# EXTRAIT DE PAGE

"""

Suite à la mort de Jean et à plusieurs reprises,
Jésus avertit ses disciples qu'il souffrirait.
Mais en annonçant sa passion, il ne s'engageait
pas moins à se lever après sa mort (Lc 9:22; 17:24; 18:33; 24:7) .
Il annonçait ainsi sa résurrection comme un engagement, un acte
qu'il accomplirait lui-même; le verbe à l'actif ou au moyen était le
seul des annonces à relever de son intention personnelle, tandis que
les autres verbes à la voix passive marquaient une action subie..
I - "il faut (pour) le Fils de l'homme
beaucoup souffrir et être rejeté
par les anciens et des grands-prêtres
et des scribes et être mis à mort,
et après trois jours , se lever ". Luc 9/22 (codex
Bezae)
II - 9:43 Il dit à ses disciples:
44 - " mettez-vous dans les oreilles ces paroles
là: le Fils de l'humain en effet
est sur le point d'être livré aux mains
des humains". 45 - Or eux ignoraient cette parole
là - et elle était voilée d'eux,
afin qu'ils n'en aient pas l'intelligence - et ils
craignaient
46 - d'interroger sur la parole suivante :
" qui pourrait bien être plus grand qu' eux ?"
III - 17/23 - Et on vous dira : "voici ici, *voici
là!
ne vous éloignez pas, ne poursuivez pas!
24 - En effet, de même que l'éclair, l' éclairant
- à partir de l'(éclair) sous le ciel *- éclaire,
ainsi sera aussi le Fils de l'humain! *.
25 - Or d'abord il lui faut beaucoup souffrir
et être rejeté de cette
génération-ci.

"""

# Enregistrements

"""

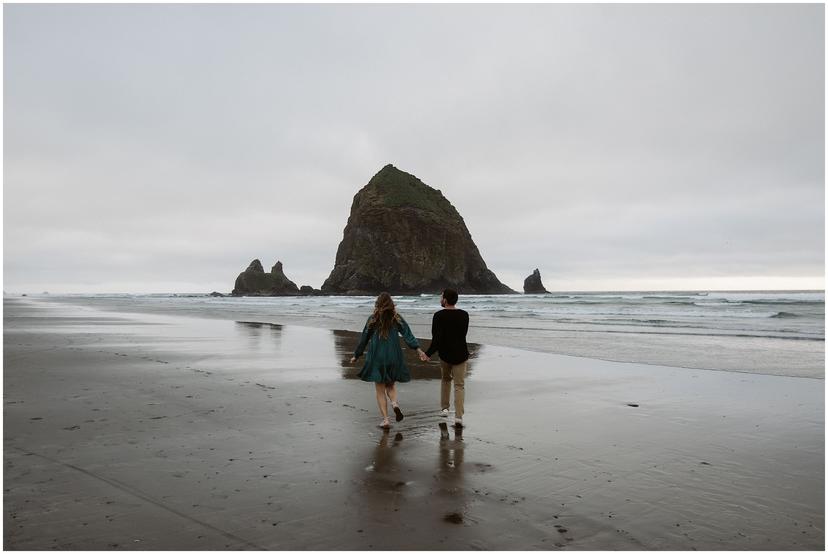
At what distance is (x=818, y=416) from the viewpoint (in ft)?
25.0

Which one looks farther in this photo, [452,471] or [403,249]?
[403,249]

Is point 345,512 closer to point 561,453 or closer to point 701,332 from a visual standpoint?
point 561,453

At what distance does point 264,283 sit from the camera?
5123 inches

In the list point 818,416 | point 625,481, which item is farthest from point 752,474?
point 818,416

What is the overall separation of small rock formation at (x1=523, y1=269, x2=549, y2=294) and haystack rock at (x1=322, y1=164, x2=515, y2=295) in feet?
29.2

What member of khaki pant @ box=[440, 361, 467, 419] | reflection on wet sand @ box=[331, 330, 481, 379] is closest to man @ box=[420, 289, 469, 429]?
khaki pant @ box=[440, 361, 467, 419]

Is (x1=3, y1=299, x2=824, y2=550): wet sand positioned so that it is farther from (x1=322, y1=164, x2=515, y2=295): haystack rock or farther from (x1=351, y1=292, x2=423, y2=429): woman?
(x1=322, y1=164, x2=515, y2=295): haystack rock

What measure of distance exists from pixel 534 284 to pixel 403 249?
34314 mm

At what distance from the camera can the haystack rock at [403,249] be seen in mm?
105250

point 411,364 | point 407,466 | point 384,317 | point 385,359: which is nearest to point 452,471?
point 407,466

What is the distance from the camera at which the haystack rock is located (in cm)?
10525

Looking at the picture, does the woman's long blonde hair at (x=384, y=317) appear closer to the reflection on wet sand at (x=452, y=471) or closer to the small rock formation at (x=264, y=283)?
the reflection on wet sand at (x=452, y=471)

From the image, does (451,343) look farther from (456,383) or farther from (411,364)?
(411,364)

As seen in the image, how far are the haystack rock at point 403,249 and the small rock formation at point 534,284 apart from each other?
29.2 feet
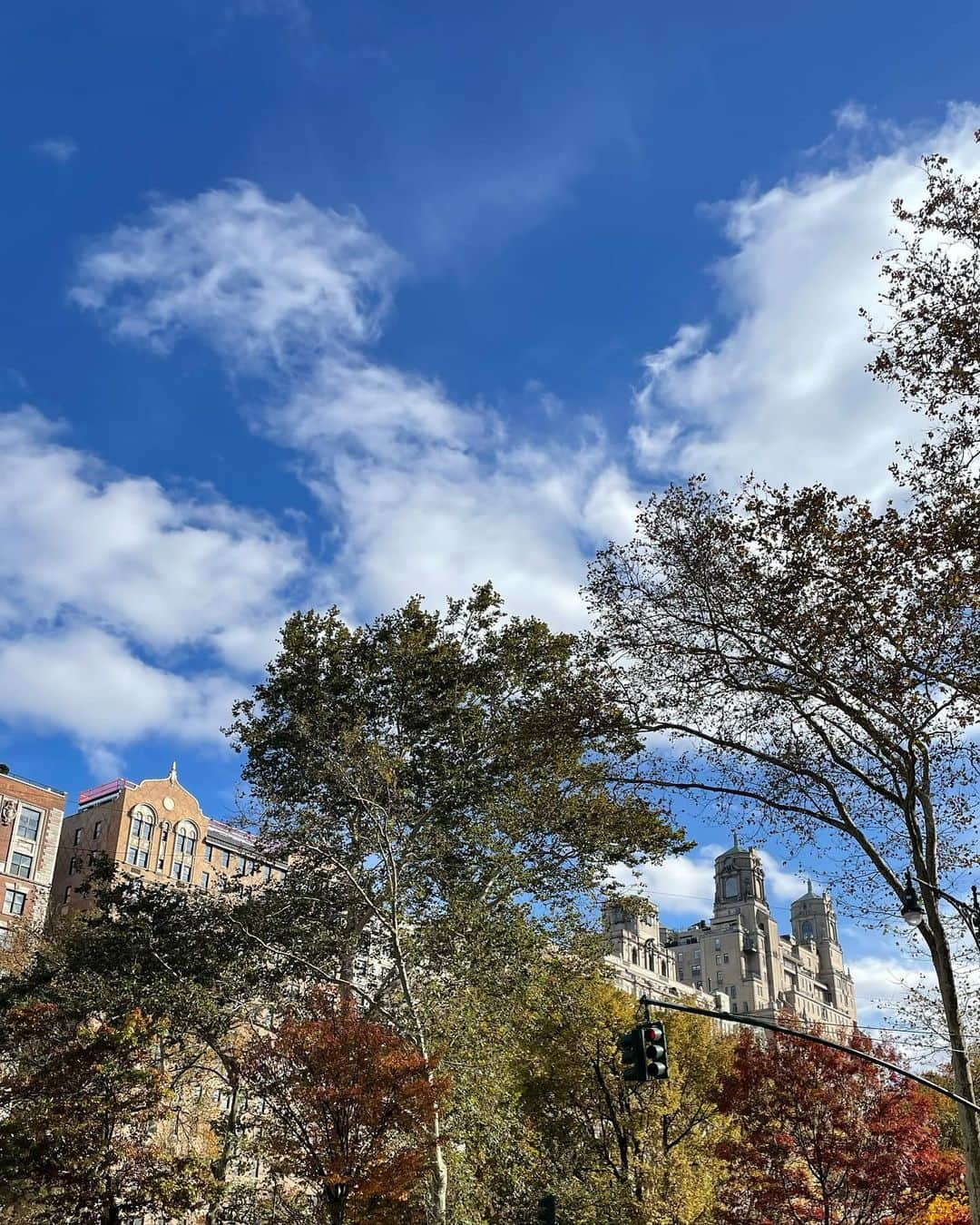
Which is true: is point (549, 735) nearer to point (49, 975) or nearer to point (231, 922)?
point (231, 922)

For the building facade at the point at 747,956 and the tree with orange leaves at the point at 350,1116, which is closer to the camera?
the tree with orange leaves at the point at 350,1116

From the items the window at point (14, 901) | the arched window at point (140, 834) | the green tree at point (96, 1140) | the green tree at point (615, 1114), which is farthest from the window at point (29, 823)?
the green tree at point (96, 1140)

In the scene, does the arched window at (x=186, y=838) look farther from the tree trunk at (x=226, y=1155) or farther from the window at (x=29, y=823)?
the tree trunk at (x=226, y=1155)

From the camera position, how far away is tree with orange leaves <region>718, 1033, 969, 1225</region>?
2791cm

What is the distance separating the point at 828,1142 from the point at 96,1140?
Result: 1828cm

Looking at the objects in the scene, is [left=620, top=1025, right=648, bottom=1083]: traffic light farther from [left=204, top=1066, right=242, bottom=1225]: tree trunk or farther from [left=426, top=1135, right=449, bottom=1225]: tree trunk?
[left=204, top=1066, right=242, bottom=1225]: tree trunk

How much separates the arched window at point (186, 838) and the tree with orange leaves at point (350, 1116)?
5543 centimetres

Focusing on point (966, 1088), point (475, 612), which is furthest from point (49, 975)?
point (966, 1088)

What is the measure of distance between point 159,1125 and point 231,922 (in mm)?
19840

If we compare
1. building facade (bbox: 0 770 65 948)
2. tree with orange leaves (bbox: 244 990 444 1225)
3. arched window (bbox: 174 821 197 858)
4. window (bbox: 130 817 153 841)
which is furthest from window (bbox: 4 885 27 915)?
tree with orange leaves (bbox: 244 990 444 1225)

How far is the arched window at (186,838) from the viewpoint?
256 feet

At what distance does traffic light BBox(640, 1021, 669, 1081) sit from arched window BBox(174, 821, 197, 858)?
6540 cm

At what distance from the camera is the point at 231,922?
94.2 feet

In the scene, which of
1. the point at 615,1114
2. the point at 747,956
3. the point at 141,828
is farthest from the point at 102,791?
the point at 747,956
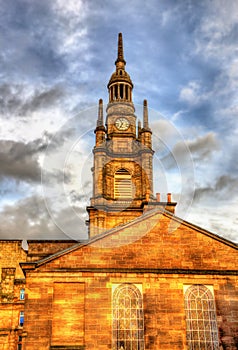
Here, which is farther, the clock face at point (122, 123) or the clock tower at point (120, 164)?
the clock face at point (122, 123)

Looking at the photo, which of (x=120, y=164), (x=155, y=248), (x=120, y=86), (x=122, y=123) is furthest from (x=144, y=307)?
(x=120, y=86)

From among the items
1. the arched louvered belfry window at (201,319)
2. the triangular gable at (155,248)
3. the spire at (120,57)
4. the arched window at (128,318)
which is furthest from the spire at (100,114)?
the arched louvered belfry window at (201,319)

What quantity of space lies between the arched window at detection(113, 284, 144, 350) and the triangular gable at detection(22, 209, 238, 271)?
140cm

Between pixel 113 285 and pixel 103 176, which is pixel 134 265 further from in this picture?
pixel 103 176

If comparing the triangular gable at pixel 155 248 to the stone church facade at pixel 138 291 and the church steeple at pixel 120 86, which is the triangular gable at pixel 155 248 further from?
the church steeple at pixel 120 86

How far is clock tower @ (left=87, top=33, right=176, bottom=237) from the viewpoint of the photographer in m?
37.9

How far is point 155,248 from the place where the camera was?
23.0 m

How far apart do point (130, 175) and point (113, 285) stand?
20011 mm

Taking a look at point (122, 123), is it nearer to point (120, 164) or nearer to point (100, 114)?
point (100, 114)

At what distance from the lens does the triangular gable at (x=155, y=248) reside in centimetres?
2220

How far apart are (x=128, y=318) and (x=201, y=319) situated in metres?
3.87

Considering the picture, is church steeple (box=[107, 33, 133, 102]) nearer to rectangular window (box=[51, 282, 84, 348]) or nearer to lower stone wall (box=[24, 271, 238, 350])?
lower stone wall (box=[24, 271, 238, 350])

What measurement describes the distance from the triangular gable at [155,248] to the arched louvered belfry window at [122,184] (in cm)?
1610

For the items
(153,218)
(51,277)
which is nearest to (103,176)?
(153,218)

"""
"""

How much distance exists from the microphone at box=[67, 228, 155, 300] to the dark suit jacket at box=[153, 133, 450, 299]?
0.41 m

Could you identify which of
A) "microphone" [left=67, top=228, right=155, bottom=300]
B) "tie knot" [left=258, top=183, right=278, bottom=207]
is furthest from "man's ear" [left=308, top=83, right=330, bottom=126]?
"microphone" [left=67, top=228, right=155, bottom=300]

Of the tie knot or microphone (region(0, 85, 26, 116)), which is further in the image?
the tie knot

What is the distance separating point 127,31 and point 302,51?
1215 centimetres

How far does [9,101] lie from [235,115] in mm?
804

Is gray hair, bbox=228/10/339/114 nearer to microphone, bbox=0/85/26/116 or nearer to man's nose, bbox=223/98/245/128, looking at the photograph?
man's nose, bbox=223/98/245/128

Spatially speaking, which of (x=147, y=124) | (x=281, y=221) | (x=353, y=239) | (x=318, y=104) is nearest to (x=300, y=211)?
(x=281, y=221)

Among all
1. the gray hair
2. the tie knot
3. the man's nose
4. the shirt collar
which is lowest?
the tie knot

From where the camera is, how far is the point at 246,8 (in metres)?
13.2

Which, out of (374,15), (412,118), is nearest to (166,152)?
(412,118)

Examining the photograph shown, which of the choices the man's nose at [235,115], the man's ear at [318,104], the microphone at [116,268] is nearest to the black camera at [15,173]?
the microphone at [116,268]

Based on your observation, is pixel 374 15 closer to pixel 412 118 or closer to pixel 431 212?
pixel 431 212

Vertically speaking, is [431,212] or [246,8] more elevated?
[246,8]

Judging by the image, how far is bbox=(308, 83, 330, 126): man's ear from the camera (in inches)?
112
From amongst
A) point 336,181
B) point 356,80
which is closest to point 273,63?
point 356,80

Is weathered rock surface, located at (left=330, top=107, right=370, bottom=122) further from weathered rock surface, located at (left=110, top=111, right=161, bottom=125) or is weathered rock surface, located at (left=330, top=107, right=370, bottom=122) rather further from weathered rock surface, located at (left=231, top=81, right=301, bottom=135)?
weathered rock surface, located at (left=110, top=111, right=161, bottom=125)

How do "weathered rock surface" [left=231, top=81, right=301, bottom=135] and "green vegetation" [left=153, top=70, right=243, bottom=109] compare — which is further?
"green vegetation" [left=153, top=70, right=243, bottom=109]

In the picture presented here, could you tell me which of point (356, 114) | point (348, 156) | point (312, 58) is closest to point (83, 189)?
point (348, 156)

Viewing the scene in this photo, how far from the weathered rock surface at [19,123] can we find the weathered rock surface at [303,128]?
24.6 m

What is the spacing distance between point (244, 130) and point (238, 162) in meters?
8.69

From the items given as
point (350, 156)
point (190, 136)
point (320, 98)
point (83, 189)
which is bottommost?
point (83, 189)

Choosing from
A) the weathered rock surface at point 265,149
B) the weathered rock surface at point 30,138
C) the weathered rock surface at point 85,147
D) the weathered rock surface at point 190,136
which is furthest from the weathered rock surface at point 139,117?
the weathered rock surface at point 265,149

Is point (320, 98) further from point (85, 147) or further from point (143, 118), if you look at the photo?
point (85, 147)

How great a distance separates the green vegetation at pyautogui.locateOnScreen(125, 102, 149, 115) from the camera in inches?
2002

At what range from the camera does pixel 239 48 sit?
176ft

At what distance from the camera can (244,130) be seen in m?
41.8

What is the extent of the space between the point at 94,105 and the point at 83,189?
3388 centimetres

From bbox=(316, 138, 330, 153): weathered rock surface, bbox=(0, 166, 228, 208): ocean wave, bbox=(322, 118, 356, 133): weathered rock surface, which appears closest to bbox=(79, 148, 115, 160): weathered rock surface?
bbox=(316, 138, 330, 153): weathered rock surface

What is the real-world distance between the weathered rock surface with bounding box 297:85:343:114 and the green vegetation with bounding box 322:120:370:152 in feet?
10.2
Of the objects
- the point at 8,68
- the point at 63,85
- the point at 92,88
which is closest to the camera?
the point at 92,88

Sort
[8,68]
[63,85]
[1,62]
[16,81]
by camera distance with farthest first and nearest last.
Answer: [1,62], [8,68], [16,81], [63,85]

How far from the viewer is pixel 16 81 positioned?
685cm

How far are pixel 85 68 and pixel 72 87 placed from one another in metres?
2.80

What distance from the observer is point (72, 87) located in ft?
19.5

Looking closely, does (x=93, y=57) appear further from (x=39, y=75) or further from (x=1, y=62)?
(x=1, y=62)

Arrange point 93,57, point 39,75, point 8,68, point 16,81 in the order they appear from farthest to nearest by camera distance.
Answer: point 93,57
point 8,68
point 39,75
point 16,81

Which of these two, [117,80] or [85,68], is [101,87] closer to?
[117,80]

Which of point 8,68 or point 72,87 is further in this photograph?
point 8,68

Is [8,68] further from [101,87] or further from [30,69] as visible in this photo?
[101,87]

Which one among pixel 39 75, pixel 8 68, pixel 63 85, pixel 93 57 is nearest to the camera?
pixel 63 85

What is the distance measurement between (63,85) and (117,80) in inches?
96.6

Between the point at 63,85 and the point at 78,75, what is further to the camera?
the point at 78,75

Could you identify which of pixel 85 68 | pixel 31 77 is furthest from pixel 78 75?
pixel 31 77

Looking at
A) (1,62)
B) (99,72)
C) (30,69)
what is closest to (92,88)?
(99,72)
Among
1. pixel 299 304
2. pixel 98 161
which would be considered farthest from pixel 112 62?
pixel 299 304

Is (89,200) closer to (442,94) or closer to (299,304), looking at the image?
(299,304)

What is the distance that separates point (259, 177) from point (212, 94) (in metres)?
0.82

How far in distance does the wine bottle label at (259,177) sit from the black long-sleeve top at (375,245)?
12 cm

"""
"""

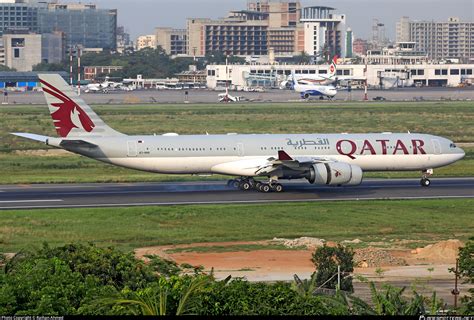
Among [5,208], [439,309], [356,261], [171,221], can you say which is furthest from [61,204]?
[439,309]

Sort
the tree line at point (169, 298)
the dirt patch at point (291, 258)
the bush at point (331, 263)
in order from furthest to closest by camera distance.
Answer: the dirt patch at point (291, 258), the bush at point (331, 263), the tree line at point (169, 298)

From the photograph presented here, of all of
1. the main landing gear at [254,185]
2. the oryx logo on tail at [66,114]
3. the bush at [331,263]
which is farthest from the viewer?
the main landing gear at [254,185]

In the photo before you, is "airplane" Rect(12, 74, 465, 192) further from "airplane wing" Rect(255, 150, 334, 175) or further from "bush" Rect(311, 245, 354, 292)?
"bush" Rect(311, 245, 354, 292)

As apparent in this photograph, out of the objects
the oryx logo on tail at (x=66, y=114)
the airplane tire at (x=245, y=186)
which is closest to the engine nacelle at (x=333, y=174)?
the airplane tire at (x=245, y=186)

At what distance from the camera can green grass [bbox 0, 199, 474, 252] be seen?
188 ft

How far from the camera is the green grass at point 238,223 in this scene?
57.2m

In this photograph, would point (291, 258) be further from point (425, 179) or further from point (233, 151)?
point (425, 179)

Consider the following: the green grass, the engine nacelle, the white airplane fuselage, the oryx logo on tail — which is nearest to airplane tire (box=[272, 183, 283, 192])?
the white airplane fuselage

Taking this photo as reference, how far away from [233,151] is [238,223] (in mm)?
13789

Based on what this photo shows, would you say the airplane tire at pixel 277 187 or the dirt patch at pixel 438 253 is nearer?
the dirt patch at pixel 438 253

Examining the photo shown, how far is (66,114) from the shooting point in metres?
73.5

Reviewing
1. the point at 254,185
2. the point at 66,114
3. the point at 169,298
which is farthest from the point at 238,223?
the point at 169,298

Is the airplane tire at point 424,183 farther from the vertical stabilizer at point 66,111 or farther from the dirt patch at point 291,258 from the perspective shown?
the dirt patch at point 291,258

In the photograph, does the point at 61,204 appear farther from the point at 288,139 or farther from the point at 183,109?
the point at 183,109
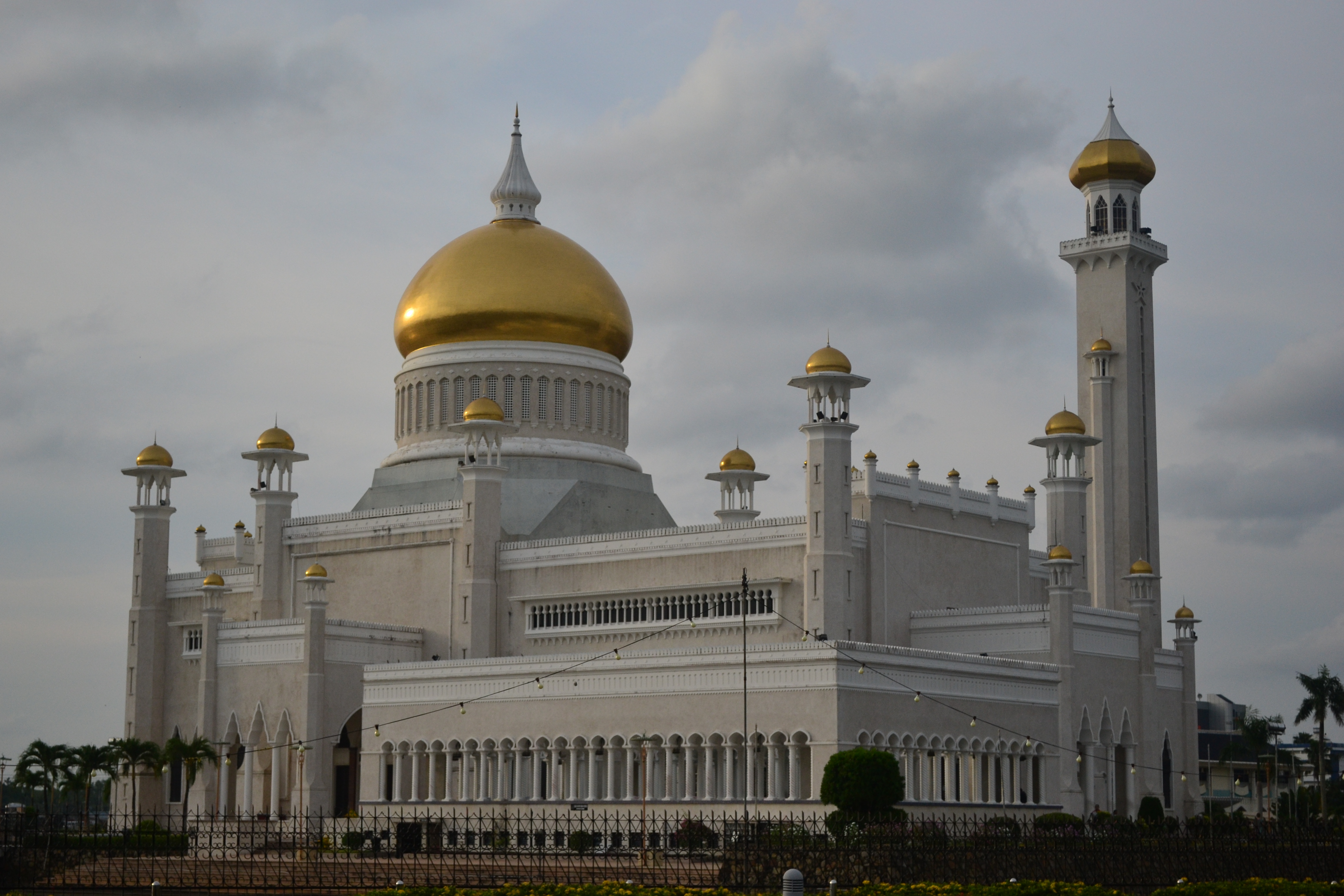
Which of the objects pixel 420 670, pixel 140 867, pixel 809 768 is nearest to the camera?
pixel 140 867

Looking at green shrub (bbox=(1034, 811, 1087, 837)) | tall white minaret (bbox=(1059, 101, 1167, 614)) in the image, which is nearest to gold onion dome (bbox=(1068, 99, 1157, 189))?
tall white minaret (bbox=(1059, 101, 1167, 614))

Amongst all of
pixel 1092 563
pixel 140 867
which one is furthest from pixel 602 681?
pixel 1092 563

"""

# CONSIGNE
Recopiez le passage de l'extrait allant de « Il annonçait ainsi » jusqu'à « une action subie.. » inclus, en renommant « engagement » en « serment ». La liste n'a aucun rapport avec l'extrait.

# RÉPONSE ATTENDUE
Il annonçait ainsi sa résurrection comme un serment, un acte
qu'il accomplirait lui-même; le verbe à l'actif ou au moyen était le
seul des annonces à relever de son intention personnelle, tandis que
les autres verbes à la voix passive marquaient une action subie..